The organization also trains health care providers on Post Abortion Care, or PAC. PAC is not just basic patient teaching about how to deal with the aftermath of an induced abortion (bleeding, cramping, etc), but how to prevent unwanted pregnancies in the future. During PAC, women are given information about contraceptive choices, instructed on how to talk to partners about safe sex and, when available, given the contraceptive that they think will work best for them.

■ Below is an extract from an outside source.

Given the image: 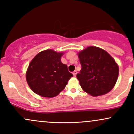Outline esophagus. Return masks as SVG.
I'll use <instances>...</instances> for the list:
<instances>
[{"instance_id":"1","label":"esophagus","mask_w":134,"mask_h":134,"mask_svg":"<svg viewBox=\"0 0 134 134\" xmlns=\"http://www.w3.org/2000/svg\"><path fill=\"white\" fill-rule=\"evenodd\" d=\"M77 71L76 70H74V71L73 72V75H74V77H76V74H77Z\"/></svg>"}]
</instances>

Ipas has also worked more recently in Zambia helping government officials assess the need for contraceptive services, determine the extent of unsafe abortion and find out how much people know about Zambian laws surrounding safe abortion.

Zambia has one of the most liberal abortion laws in all of Africa. A woman can ask a doctor for an abortion based on five criteria: 1) risk to the life of the woman, 2) risk to the mental or physical health of the woman, 3) another child poses a risk to the mental or physical health of existing children in the family, 4) the unborn child has gross congenital abnormalities. Three doctors need to agree that the abortion is necessary, and then the woman can have the procedure performed in a hospital or clinic setting.

The penalties for unsafe, illegal abortions are steep – the woman receiving the abortion is liable for 14 years in prison, the person who performs the procedure is liable for 7 years in prison. So why do women continue to go to local practitioners when they have an unwanted pregnancy? Because it seems most women in Zambia just don’t know that it’s possible to have an abortion without risking her life.